WORK TO DO –
Output the records exactly. Include every line.

(Collection entries)

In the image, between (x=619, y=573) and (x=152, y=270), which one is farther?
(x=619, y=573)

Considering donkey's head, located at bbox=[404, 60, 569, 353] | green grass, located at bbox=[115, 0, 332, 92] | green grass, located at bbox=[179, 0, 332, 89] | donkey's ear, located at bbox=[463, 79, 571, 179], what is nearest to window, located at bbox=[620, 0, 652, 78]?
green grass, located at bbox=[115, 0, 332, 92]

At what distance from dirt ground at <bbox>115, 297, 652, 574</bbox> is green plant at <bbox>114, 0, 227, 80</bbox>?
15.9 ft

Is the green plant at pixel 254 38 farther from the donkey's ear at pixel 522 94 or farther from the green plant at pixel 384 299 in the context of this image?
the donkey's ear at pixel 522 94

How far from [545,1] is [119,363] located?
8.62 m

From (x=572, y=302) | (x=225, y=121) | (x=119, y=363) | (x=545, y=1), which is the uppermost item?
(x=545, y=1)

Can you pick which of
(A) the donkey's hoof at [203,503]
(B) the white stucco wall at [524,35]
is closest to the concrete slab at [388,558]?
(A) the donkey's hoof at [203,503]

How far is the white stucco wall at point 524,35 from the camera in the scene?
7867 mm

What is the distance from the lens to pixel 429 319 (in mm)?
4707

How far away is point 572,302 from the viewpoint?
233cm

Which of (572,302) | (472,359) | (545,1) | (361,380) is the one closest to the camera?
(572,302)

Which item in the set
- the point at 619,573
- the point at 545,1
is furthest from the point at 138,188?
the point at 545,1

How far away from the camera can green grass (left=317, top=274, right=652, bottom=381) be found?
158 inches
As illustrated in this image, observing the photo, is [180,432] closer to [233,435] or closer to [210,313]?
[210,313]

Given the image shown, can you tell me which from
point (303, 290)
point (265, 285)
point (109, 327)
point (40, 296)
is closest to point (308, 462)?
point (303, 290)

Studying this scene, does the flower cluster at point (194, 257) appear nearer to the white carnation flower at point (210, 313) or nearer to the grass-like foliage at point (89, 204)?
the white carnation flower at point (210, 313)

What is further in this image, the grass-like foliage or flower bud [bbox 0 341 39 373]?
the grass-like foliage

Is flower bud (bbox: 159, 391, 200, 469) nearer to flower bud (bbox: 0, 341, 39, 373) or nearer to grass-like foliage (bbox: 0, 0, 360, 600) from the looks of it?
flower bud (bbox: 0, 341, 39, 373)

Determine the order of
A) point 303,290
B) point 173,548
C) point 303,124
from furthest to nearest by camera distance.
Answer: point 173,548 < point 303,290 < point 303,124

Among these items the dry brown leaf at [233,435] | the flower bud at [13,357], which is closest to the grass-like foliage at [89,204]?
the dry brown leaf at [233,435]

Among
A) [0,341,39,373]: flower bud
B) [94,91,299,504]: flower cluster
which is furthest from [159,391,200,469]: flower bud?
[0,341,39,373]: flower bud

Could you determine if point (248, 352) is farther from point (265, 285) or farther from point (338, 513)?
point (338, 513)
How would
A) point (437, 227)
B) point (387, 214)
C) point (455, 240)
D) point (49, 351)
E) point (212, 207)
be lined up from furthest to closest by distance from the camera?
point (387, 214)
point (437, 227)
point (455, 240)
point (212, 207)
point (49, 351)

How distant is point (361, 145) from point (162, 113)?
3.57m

ANSWER TO THE EXERCISE –
In the image, between (x=619, y=573) and (x=152, y=270), which one is farther?
(x=619, y=573)

Considering donkey's head, located at bbox=[404, 60, 569, 353] | green grass, located at bbox=[115, 0, 332, 92] | green grass, located at bbox=[179, 0, 332, 89] | donkey's ear, located at bbox=[463, 79, 571, 179], what is nearest to window, located at bbox=[620, 0, 652, 78]?
green grass, located at bbox=[115, 0, 332, 92]

At what distance from dirt ground at <bbox>115, 297, 652, 574</bbox> is green plant at <bbox>114, 0, 227, 80</bbox>?
15.9 ft

Is the green plant at pixel 254 38 farther from the donkey's ear at pixel 522 94 or farther from the green plant at pixel 384 299 in the context of this image?
the donkey's ear at pixel 522 94

How far from [545,1] is [119,363] located?
8.62 m

From (x=572, y=302) | (x=225, y=121) | (x=119, y=363) | (x=545, y=1), which is the uppermost item?
(x=545, y=1)

Can you pick which of
(A) the donkey's hoof at [203,503]
(B) the white stucco wall at [524,35]
is closest to the concrete slab at [388,558]?
(A) the donkey's hoof at [203,503]

How far is the white stucco wall at point 524,35 from the camera in the scene?
7867 mm

What is the distance from the lens to pixel 429 319 (in mm)?
4707

How far away is point 572,302 from the viewpoint?
233cm

Which of (572,302) | (472,359) | (545,1) | (361,380) is the one closest to the camera?
(572,302)

Which item in the set
- the point at 619,573
- the point at 545,1
is furthest from the point at 138,188?
the point at 545,1

How far away from the camera can green grass (left=317, top=274, right=652, bottom=381) be found?
158 inches
As illustrated in this image, observing the photo, is [180,432] closer to [233,435] or closer to [210,313]?
[210,313]

Given the image shown, can you tell me which from
point (303, 290)
point (265, 285)
point (109, 327)
point (40, 296)
is closest to point (308, 462)?
point (303, 290)

Studying this scene, does the flower cluster at point (194, 257) appear nearer to the white carnation flower at point (210, 313) or nearer to the grass-like foliage at point (89, 204)?
the white carnation flower at point (210, 313)

What is further in this image, the grass-like foliage or flower bud [bbox 0 341 39 373]?
the grass-like foliage

Is flower bud (bbox: 159, 391, 200, 469) nearer to flower bud (bbox: 0, 341, 39, 373) or nearer to grass-like foliage (bbox: 0, 0, 360, 600) from the looks of it?
flower bud (bbox: 0, 341, 39, 373)

Determine the order of
A) point 303,290
B) point 173,548
C) point 303,124
from furthest to nearest by camera distance.
Answer: point 173,548 < point 303,290 < point 303,124

Among these items the dry brown leaf at [233,435] | the flower bud at [13,357], which is closest to the grass-like foliage at [89,204]?
the dry brown leaf at [233,435]

Among
A) [0,341,39,373]: flower bud
B) [94,91,299,504]: flower cluster
which is furthest from [159,391,200,469]: flower bud?
[0,341,39,373]: flower bud

Could you determine if point (248, 352) is farther from point (265, 285) or farther from point (338, 513)?
point (338, 513)
How would
A) point (437, 227)
B) point (387, 214)
C) point (455, 240)
D) point (49, 351)
E) point (212, 207)
be lined up from furthest to closest by distance from the camera?
point (387, 214)
point (437, 227)
point (455, 240)
point (212, 207)
point (49, 351)

How distant is point (361, 145) from point (162, 113)?
3.57m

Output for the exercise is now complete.